또르르's 개발 Story

[11-3] MLP using PyTorch 본문

부스트캠프 AI 테크 U stage/실습

[11-3] MLP using PyTorch

또르르21 2021. 2. 2. 02:50

1️⃣ 설정

 

1) device 설정 : GPU 사용 or CPU 사용

device = torch.device('cuda:0' if torch.cuda.is_available() else 'cpu')

 

 

2) Dataset 가지고 오기

 

PyTorch에서는 기본적으로 datasets를 지원합니다.

from torchvision import datasets,transforms

train시킬 데이터를 tensor형태로 불러옵니다.

mnist_train = datasets.MNIST(root='./data/',train=True,transform=transforms.ToTensor(),download=True)

test할 데이터를 tensor형태로 불러옵니다.

mnist_test = datasets.MNIST(root='./data/',train=False,transform=transforms.ToTensor(),download=True)

 

 

3) DataLoader : 데이터를 가지고와 generator 형태로 저장

 

DataLoader을 사용해서 mnist_train data를 BATCH_SIZE만큼 섞어서 불러옵니다.

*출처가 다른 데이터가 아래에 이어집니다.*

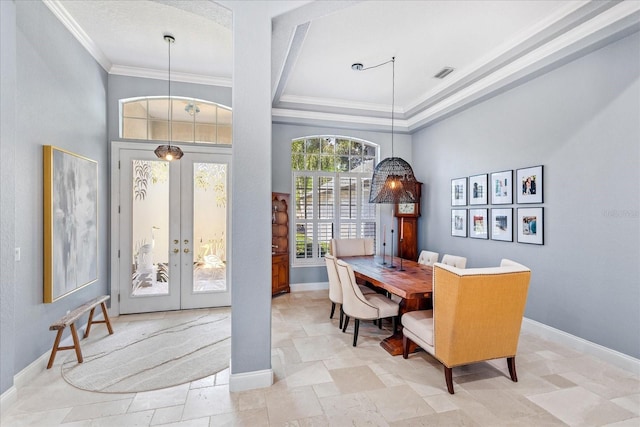 interior space with visible vents, french doors, baseboards, and ornamental molding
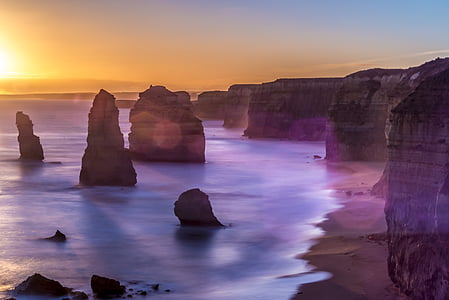 landscape photography of rock formation near the body of water thumbnail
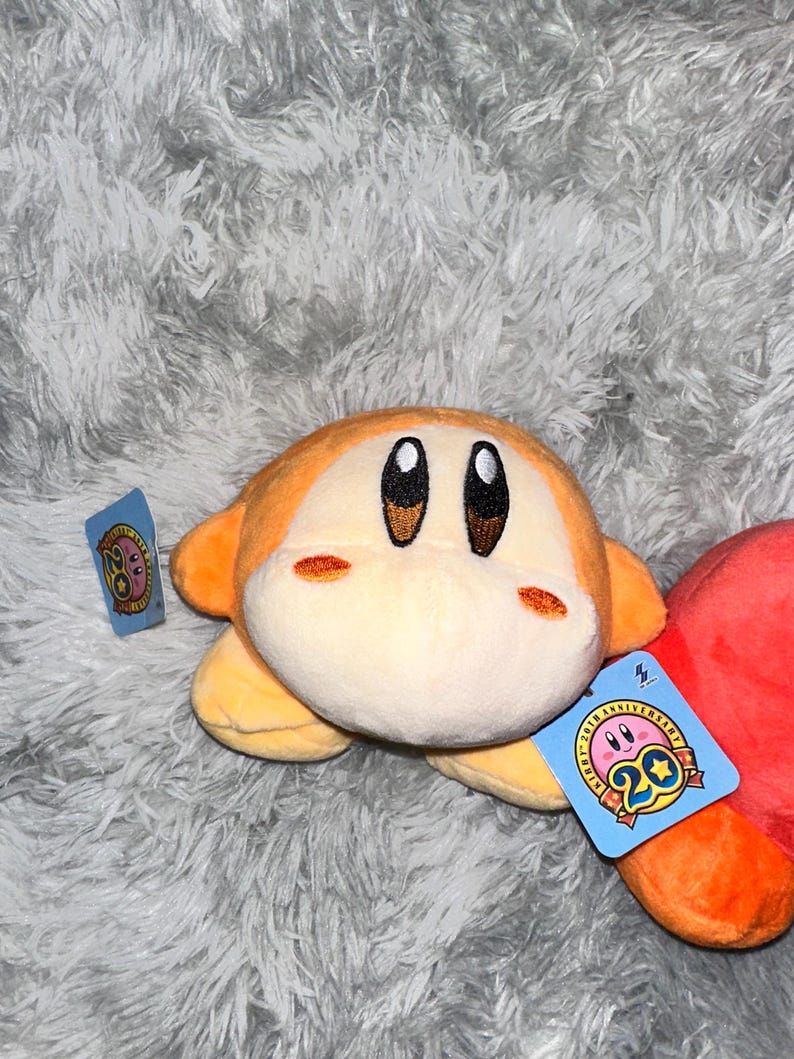 May include: A plush toy of a character with a round body, orange skin, and large black eyes. The toy has a tag that reads "20th Anniversary". The plush is on a fluffy, gray surface.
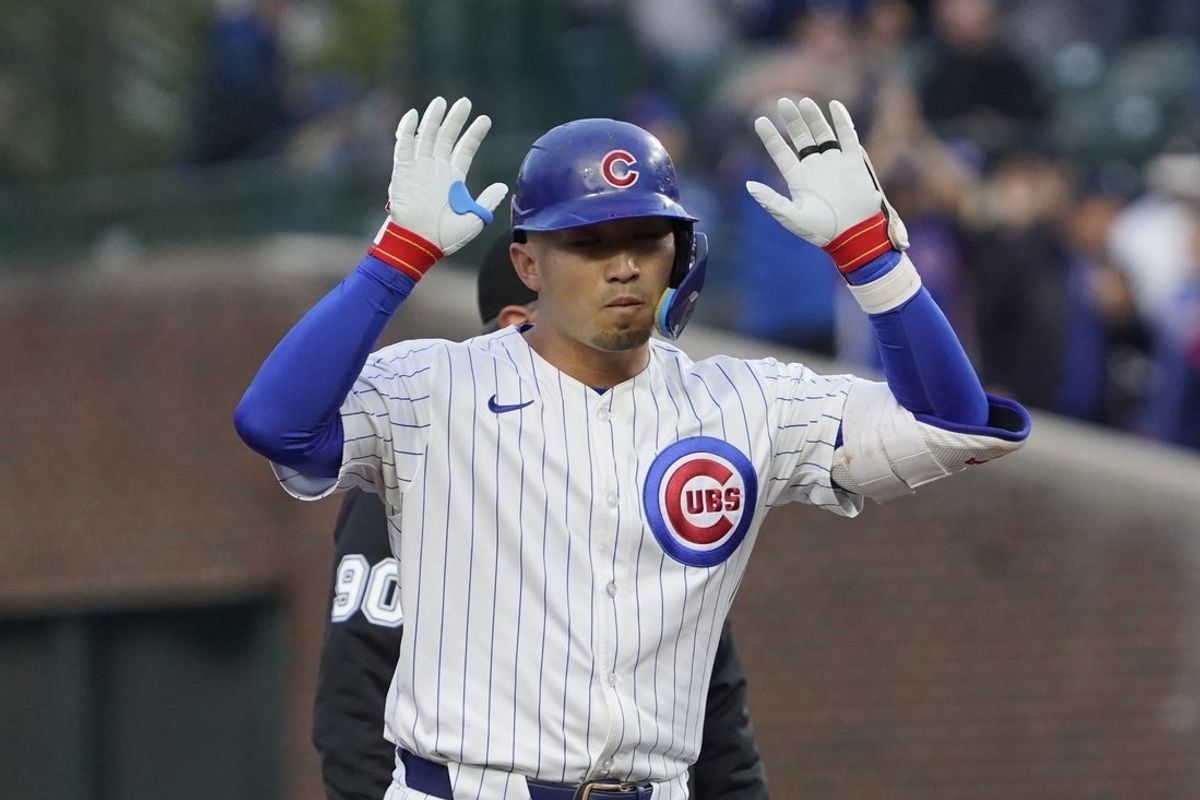 May 28, 2025; Chicago, Illinois, USA; Chicago Cubs outfielder Seiya Suzuki (27) gestures after hitting a one-run double against the Colorado Rockies during the first inning at Wrigley Field. Mandatory Credit: David Banks-Imagn Images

train_iter = torch.utils.data.DataLoader(mnist_train,batch_size=BATCH_SIZE,shuffle=True,num_workers=1)  #num_workers는 멀티프로세스 몇개 사용할 것인지

DataLoader을 사용해서 mnist_test data를 BATCH_SIZE만큼 섞어서 불러옵니다.

test_iter = torch.utils.data.DataLoader(mnist_test,batch_size=BATCH_SIZE,shuffle=True,num_workers=1)

 

2️⃣ MLP 모델

 

1) MLP Model

class MultiLayerPerceptronClass(nn.Module):

    def __init__(self,name='mlp',xdim=784,hdim=256,ydim=10):	# x dimension, hidden dimension, y dimension
    
        super(MultiLayerPerceptronClass,self).__init__()	# MultiLayerPerceptronClass의 init 상속
        
        self.name = name
        
        self.xdim = xdim
        
        self.hdim = hdim
        
        self.ydim = ydim
        
        self.lin_1 = nn.Linear(self.xdim, self.hdim)		# 1 layer로 xdim 입력 -> hdim 출력
        
        self.lin_2 = nn.Linear(self.hdim, self.ydim)		# 2 layer로 hdim 입력 -> ydim 출력
        
        self.init_param() # initialize parameters
        
        
    def init_param(self):
    
        nn.init.kaiming_normal_(self.lin_1.weight)		# 정규분포를 이용해서 weight 초기화
        
        nn.init.zeros_(self.lin_1.bias)				# bias 0으로 초기화
        
        nn.init.kaiming_normal_(self.lin_2.weight)
        
        nn.init.zeros_(self.lin_2.bias)
        

    def forward(self,x):
    
        net = x
        
        net = self.lin_1(net)					# 1번 수행
        
        net = F.relu(net)					# 활성함수
        
        net = self.lin_2(net)					# 2번 수행
        
        return net

 

 

2) loss & optimizer

 

Class를 선언하고 device (cuda)에 올려줍니다.

이때, x 입력 차원을 784, hidden layer 차원을 256, y 출력 차원을 10을 선업합니다.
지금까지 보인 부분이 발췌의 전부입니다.